Mr. Cullum contends that garbage receptacles placed directly on the sand only encourage litter. Village employees cannot keep up with the volume of trash left in and around them, he said, and animals and strong winds then compound the problem. “I work very, very hard to clean your beaches,” he told the trustees. “I think in return, there should be some respect as far as helping me not make it so easy for garbage to get on the beaches.”

People do not use the receptacles, he said, and if they do, they are filled and overflow. Left overnight, the trash “gets picked at by the raccoons, knocked over by the elements,” and “in the morning, the seagulls tear it to shreds. I don’t think that’s necessary or a proper way to deal with this trash issue that’s really a crisis.”
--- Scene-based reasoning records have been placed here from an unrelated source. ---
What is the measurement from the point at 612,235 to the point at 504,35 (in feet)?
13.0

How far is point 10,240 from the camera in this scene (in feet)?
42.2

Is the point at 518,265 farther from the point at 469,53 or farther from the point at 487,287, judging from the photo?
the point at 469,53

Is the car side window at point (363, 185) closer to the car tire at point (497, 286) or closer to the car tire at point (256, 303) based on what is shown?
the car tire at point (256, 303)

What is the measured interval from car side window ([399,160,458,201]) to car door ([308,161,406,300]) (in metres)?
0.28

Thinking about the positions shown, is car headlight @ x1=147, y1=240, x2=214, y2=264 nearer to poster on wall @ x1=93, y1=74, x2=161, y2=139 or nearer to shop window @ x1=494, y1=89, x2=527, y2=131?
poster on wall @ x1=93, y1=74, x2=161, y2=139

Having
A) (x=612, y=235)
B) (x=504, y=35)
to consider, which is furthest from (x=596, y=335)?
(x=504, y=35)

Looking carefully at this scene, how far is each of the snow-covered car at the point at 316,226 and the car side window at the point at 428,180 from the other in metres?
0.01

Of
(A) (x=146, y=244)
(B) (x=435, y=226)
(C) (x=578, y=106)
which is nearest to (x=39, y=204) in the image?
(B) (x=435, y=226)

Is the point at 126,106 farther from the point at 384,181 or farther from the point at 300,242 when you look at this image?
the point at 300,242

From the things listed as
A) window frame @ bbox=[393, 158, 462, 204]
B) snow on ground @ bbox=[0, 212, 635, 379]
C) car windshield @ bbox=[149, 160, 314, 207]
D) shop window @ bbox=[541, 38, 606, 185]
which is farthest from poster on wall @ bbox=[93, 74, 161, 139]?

Mr. Cullum is in favor of receptacles at the road end, but not on the beach itself. If village staff cannot manage them at the road ends, he asked, why place them halfway to the water’s edge? “I’m trying to solve the problem, and you’re trying to make it worse,” he told the trustees. “It’s not your fault, but it is because of what you’re allowing them to do,” he said, referring to village officials.

While the trustees had been unaware that the village allows receptacles on its beaches, Diane McNally, the trustees’ presiding officer, told Mr. Cullum, she took exception to his characterization of the trustees’ and village’s management. The receptacles are emptied twice daily, she said. “From my perspective, the town and village are using all the resources they’ve got to try and stay on this garbage issue.”

“We don’t have a bay constable,” said Nat Miller, a trustee. “We need enforcement.”

Deborah Klughers, a trustee who, like Mr. Cullum, is a member of the town’s litter committee, said that she agreed with Ms. McNally but also with Mr. Cullum, in that receptacles should not be on the beaches, and suggested that the trustees ask that the village remove them. “This could be undone,” she said of a change in policy. “I don’t know what the bad thing could be to try this.”

Ms. Klughers also complained that a memo to the town board proposing that fines for littering on beaches be increased had gone unanswered. She later attended a town board meeting, she said, and asked for a public hearing on the proposal. “I don’t know what else to do,” she said. “I don’t understand what the problem is.”

The problem, Mr. Miller answered, “is they’re afraid to give tourists tickets.”

Ms. McNally disagreed with her colleagues. “By removing the cans, I don’t think you’re going to solve the problem,” she said.

Over her dissenting vote, however, the trustees voted to ask that the receptacles be removed from the village beaches and that enforcement be increased. “You have to send a message,” Mr. Miller said.

The trustees will ask that penalties in the section of town code pertaining to beaches be amended to match those in the section pertaining to littering in public places. In the former, the penalty for a first offense is a fine of between $100 and $250, imprisonment for up to 15 days, or both. The latter assesses a fine of between $250 and $1,000, imprisonment for no more than six months, or both. “You’ve got to set a minimum that’s really high,” said John Courtney, the trustees’ attorney. “Everybody plea-bargains.”

In other news from the meeting, Ms. McNally announced that the trustees’ next meeting would be televised. LTV will provide cameras to film the board members and anyone addressing them, the latter now required to stand at a podium. The furnishings in the small room at the Donald Lamb Building in Amagansett where the trustees meet have been reconfigured to accommodate the new arrangement.

Ms. McNally also told her colleagues that the trustee-owned pumpout boats, which are stationed in Three Mile Harbor in East Hampton and in Lake Montauk, had provided an invaluable service to the waterways in 2014. Like all open waters of the Peconic Estuary, both are no-discharge zones.

Last year, free of charge, the boats pumped 52,400 gallons of sewage from boats in Lake Montauk and 22,205 gallons in Three Mile Harbor.